Karin Knorr Cetina Soziologin, Konstanz Maverick Markets: Fantastische Finanzmärkte und ihre eigentümlichen Charakteristiken Mittwoch, 15.04.2009, 19 Uhr c.t., Senatssaal, Unter den Linden 6, 1. Stock

Die Finanzmärkte haben uns wieder einmal überrascht: diesmal nicht als Quelle von Dividenden und steigenden Investitionswerten, sondern als Auslöser einer weltweiten Krise. In diesem Vortrag werden einige Charakteristiken herausgearbeitet, die diese Märkte als globale soziale Form auszeichnen.

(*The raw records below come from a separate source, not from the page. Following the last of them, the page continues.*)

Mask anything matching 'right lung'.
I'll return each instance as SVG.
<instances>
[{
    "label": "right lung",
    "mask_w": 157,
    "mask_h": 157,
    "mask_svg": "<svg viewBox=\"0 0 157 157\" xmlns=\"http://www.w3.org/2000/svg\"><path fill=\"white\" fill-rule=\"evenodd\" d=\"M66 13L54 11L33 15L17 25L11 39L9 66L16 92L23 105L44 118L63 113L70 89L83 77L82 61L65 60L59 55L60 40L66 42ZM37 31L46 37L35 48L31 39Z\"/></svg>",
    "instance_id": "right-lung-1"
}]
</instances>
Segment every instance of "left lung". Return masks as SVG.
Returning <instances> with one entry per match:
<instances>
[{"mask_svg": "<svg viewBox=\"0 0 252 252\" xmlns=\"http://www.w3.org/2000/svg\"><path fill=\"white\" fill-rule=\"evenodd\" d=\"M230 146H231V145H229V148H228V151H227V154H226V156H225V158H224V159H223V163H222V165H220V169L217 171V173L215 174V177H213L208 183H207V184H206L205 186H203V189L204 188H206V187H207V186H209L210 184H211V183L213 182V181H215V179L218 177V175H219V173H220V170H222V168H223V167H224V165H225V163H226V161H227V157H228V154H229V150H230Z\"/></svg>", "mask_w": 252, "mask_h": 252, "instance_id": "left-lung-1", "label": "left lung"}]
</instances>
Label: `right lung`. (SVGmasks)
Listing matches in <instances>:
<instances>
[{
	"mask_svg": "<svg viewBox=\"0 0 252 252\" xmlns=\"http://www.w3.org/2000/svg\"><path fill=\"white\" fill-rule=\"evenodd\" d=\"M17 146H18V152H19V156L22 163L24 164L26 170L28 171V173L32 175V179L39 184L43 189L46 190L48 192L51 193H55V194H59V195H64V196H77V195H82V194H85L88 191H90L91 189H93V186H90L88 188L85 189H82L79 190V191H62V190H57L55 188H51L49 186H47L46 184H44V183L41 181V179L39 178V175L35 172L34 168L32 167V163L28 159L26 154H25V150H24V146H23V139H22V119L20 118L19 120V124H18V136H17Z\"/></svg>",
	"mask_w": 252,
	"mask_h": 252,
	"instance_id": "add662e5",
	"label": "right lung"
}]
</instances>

Es geht nicht darum, den bestehenden ökonomischen Krisenerklärungen eine weitere hinzuzufügen, sondern darum festzustellen, in welchen Hinsichten Finanzmärkte von gut bekannten Organisationsformen abweichen, die uns seit dem Beginn der Moderne begleitet haben und unsere Vorstellungen organisierter Aktivitäten prägen.

Jeremy Rifkin Ökonom und Soziologe, Washington D.C. Leading the Way to the Third Industrial Revolution and a New Social Europe in the 21st Century Dienstag, 23.06.2009, 19 Uhr c.t., Senatssaal, Unter den Linden 6, 1. Stock

Jede Nation muss sich die zentrale Frage stellen, wie das Land, unser Land, in 25 Jahren aussehen soll. Die sog. Dritte Industrielle Revolution ist das "Endspiel" für das auf Kohle- und Uranenergien basierende Zeitalter. Sie ist der Aufbruch in eine lebenswerte Zukunft der Menschheit ohne Schadstoffbelastungen und Umweltschäden. Diese Dritte Industrielle Revolution wird im 21. Jahrhundert vor allem ein Neues Soziales Europa hervorbringen: die Attraktivität eines europäischen Traums von verbesserter Lebensqualität, sozialer Gerechtigkeit und Menschenrechten im Verhältnis zur Marktwirtschaft, mit neuen Ansätzen zur weltweit friedlichen Kooperation. Durch die globalen Krisen von Energie, Umwelt und Finanzen ist dieser Traum extrem gefährdet. Umso wichtiger ist es, unter diesen Bedingungen und Voraussetzungen einen Fahrplan, wenn auch nur als "gameplay", für die nächsten 50 Jahre der europäischen Integration zu entwerfen.

Urs Stäheli Medien- und Kultursoziologe, Basel Globale Paniken: Zur affektiven Logik der Finanzökonomie Mittwoch, 24.06.2009, 19 Uhr c.t., Senatssaal, Unter den Linden 6, 1. Stock

Das Ökonomische bedarf kultureller Praktiken und Diskurse, um seine Grenzen bestimmen zu können und einen Raum des Sagbaren zu eröffnen. Der Vortrag fragt danach, was es bedeutet, wenn ökonomische Krisen als Paniken beschrieben werden. Dazu werden zunächst einige begriffsgeschichtliche Stationen der Paniksemantik skizziert (Mythologie und Massenpsychologie), um vor diesem Hintergrund die spezifischen Darstellungsweisen von Finanzpaniken zu diskutieren. Die Finanzpanik ist die "Panik aller Paniken", da sie panische Logiken der Ansteckung geradezu exemplarisch inszeniert. Es soll gezeigt werden, wie mit der Finanzpanik innerhalb des Ökonomischen über das Scheitern der Ökonomie gesprochen werden kann. Schließlich interessieren die politischen Konsequenzen der Paniksemantik: Die Art und Weise, in der eine Krise als Panik beschrieben wird, bestimmt auch die Möglichkeiten der Politik. Gerade an der Finanzpanik lassen sich die Konturen und Herausforderungen einer neuen "politischen Epidemiologie" festmachen.